I was 20. On all accounts I was doing really well. An appreciated and accomplished performer. Beautiful girlfriend. Healthy. Lots to be grateful for. And yet, I carried a nagging feeling in my gut. Something was missing. Something that I couldn’t quite grasp.
I was always whispering sweet nothings into God’s ear, or actually, more so, wanting God to whisper back. Give me a sign, a message, something. Why the need for divine guidance? Seemingly because I wasn’t getting the support I needed down here on Earth. My family and friends were all swept up in their own daily lives and stories. Underneath my comical and bright exterior was a very insecure and fearful self-yearning to find some kind of stability in the ever shifting currents of daily life.
And then a divine messenger came to me in the guise of a 70 year-old woman. Her name was Sara Paz. She was a self proclaimed healer and channel. Now back in the 80’s such words were hardly ever used, especially to the extent that they are today. Then, healers were doctors and channels were found on TV.
It was my girlfriend who heard about Sara and was intrigued. Truth is, I was actually reluctant to visit her, but of course, I gave into the wishes of my sweetheart. Five minutes into our first visit, I felt a sense of ease. Her mystical musings and light-hearted aura gave me a sense of familiarity. And then came the ultimate experience. I lay down on her healing table and she placed her hands on my heart. A warm sensation filled my body. Soon I was tingling all over. I saw the light. It was all consuming. I was home.
When you turn the light on in a room that has long since been forgotten, the first thing that becomes apparent is how untidy the place has become. In that magical moment of illumination, I became totally aware of how much fear and insecurity I carried around inside my psyche. In fact, I was quite overwhelmed to be aware of the extent of the mess that was there.
This awareness was key in motivating me to consciously step onto the healing path. My experience had been so profound that I was ready to change everything about my life. I realized that without this deeper healing I would never truly be happy or content. I understood that my fears and insecurities would continue to plague me. I would be their slave, subject to a lifetime of unnecessary drama and pain.
I began a journey to discover my truest self.
I had no clue as to how deep the rabbit hole was and let me tell you, from my perspective, it has no bottom. It’s endless. The psyche is quite the maze and it’s easy to get lost in there.
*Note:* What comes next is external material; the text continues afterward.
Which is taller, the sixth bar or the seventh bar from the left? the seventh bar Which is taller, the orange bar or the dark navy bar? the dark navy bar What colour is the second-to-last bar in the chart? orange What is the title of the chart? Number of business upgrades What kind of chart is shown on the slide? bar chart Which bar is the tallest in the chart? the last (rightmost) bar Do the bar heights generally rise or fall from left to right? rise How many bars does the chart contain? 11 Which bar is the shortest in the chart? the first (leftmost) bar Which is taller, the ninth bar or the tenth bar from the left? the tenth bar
Luckily, Sara was only the first of a long string of teachers who always seemed to appear just as a new lesson began. I met, studied and meditated with gurus, yogis, shamans, monks, channelers, priests, rabbis and what not. If they had a lesson to share I was willing to learn. My daily life took a back seat to the profound intricacies of the mystical universe. My career was a distant backdrop to the more compelling mysteries that lay just beneath my breath. In the silence. Between the thoughts.
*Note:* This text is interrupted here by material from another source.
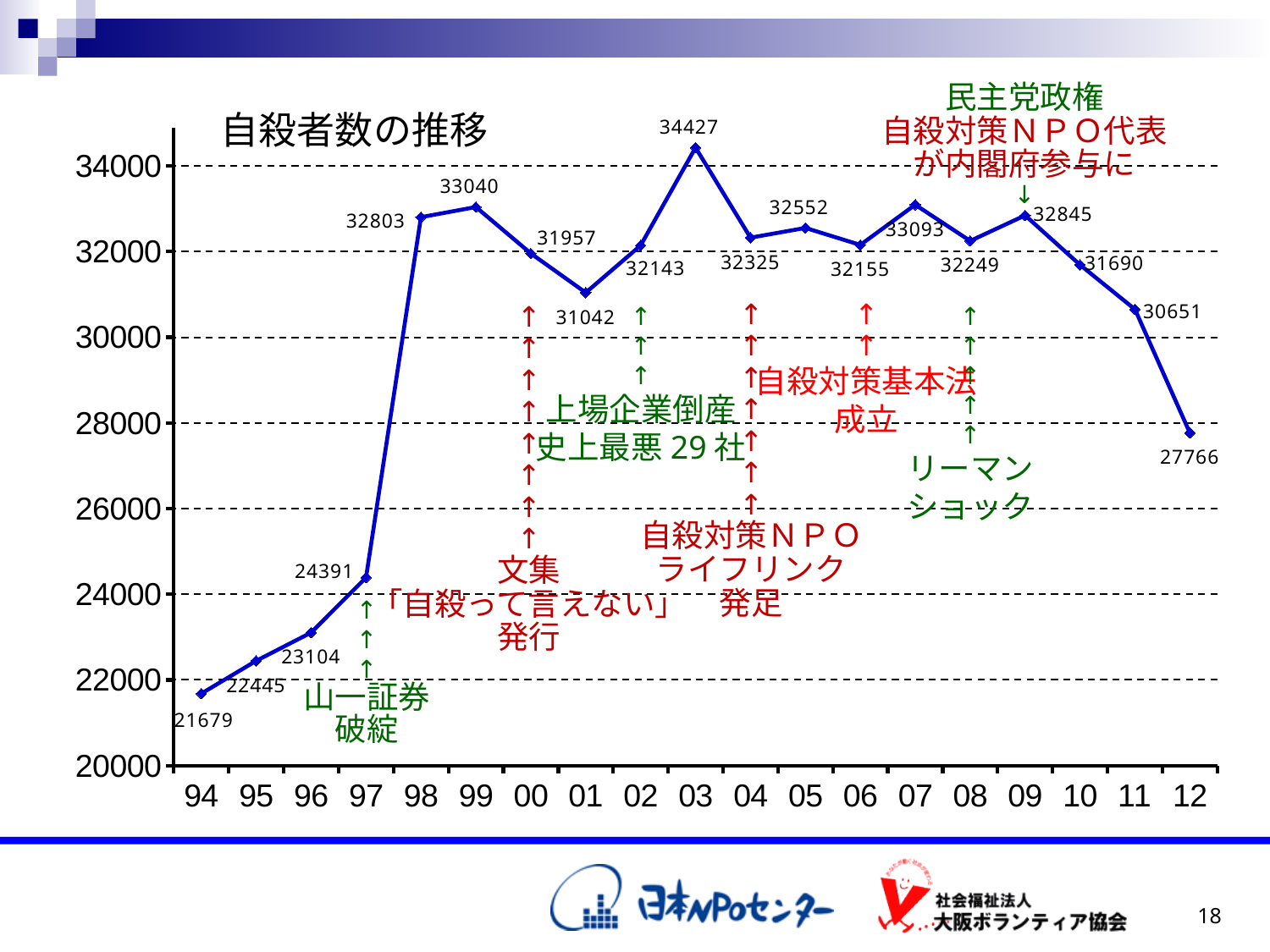
Which is larger, the value for 99 or the value for 07? 07 What is the value for 03 in the chart? 34427 What is the value for 94 in the chart? 21679 Do the values rise or fall from 09 to 12? fall Which year has the highest value in the chart? 03 What type of chart is shown on the slide? line chart How many data points are plotted in the chart? 19 What is the value for 12 in the chart? 27766 What is the value for 98 in the chart? 32803 What is the difference between the values for 98 and 97? 8412 Which year has the lowest value in the chart? 94 What is the title of the chart? 自殺者数の推移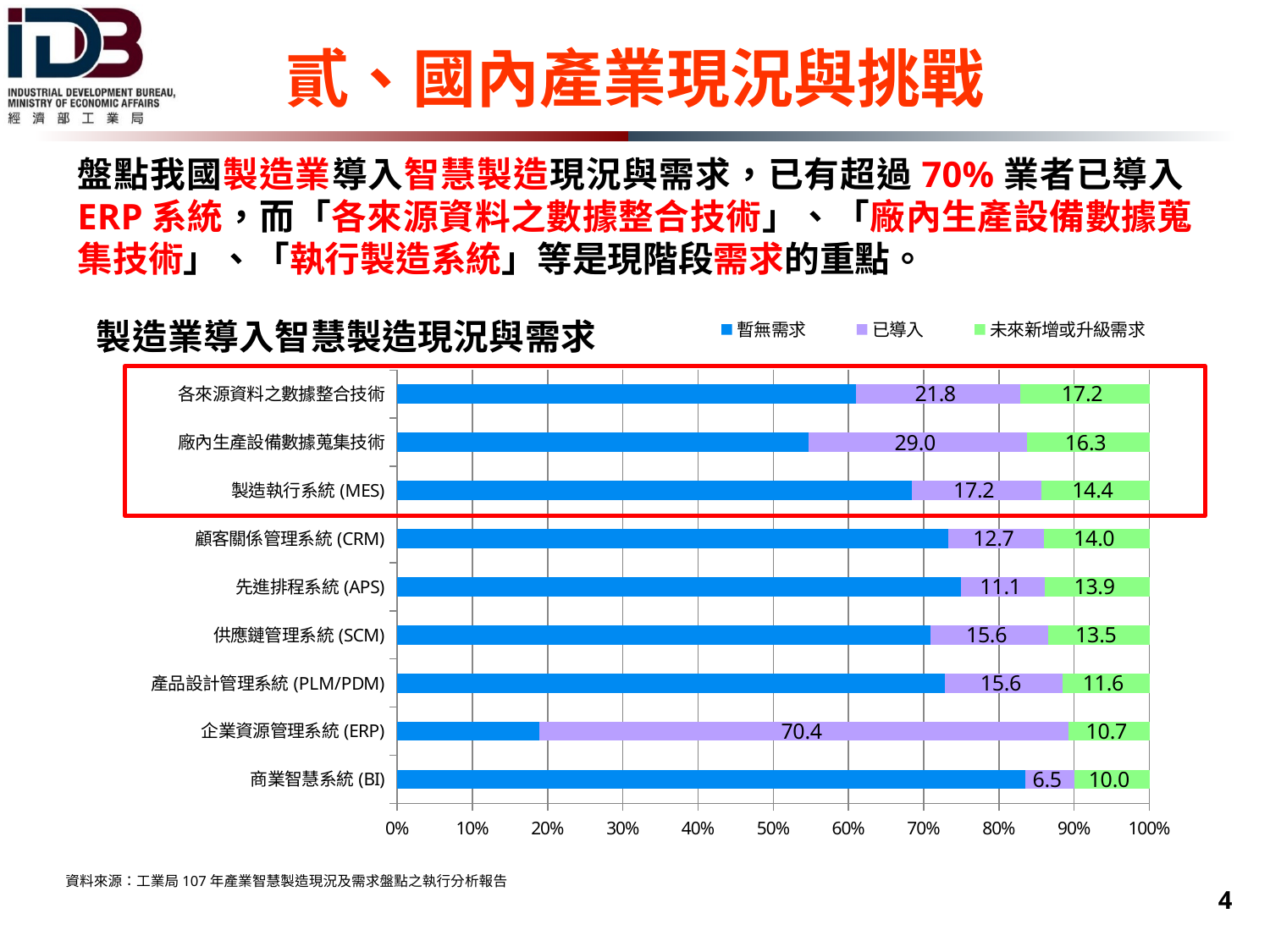
Which category has the highest 已導入 value? 企業資源管理系統 (ERP) Is the 暫無需求 value for 商業智慧系統 (BI) greater or less than 80%? greater How many series does the chart legend list? 3 What type of chart is shown on the slide? Stacked bar chart How many categories (systems/technologies) are plotted in the chart? 9 What is the 已導入 value for 企業資源管理系統 (ERP)? 70.4 Which has a larger 未來新增或升級需求 value: 顧客關係管理系統 (CRM) or 產品設計管理系統 (PLM/PDM)? 顧客關係管理系統 (CRM) Which series is shown in green in the chart? 未來新增或升級需求 What is the 已導入 value for 廠內生產設備數據蒐集技術? 29.0 What is the difference between the 已導入 values of 廠內生產設備數據蒐集技術 and 製造執行系統 (MES)? 11.8 Which category has the lowest 未來新增或升級需求 value? 商業智慧系統 (BI) What is the 未來新增或升級需求 value for 各來源資料之數據整合技術? 17.2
Meditation became the vehicle to endless hours of the deepest exploration. I not only saw the light, I was immersed in it. It became my constant. My salvation. My home. For almost two decades, I was the modern day mystic. Meditation, meditation and more meditation. I channeled the masters, my soul, and angels. I communed with other dimensional realities. I sought the comfort of soothing and healing vibrations. In other words, I was NOT in my body.
Looking back I see now that I was simply building the base upon which I could then do the real work. It was no longer about venturing out into the endless sea of consciousness, but actually to quietly step back into my own body, heart, mind, psyche. It was there in the dark, cluttered, dusty spaces of my inner being, that I would need to bring the healing and light that I had so abundantly found in my soul along with all of those bright and beautiful dimensions.
It was time to meet my inner child, confront my parental conditionings, and question the many socially influenced ideas and paradigms. I would need to unpeel layer upon layer of masks and stories. Hold them to the light, embrace them, forgive them and eventually transform them into something new something lighter, deeper, mature yet playful, wise and oh so loving.
The journey home will never end.
It’s the thousand-petaled lotus slowly and gracefully unfolding. Cycles upon cycles of becoming and dying, transforming and letting go.
So here I am now, 47. On all accounts doing very well. Not because of the company I keep, the work I do or even my good health. Not because of anything really. I am well because rather than doing well, I prefer BEING well.
BE-ing is rooted in that divine place that seemingly can only be accessed through deep relaxation. It’s a tone. A frequency. A state. It’s like tapping into a source of energy that inspires both peace and creative expression. Yes, it’s the source from which all the creative, rich and colorful muse this amazing universe has to offer, flows.
I can only wish that you each find your own unique way to BE-ing. Through and beyond the endless vistas of your psyche. Home to Source.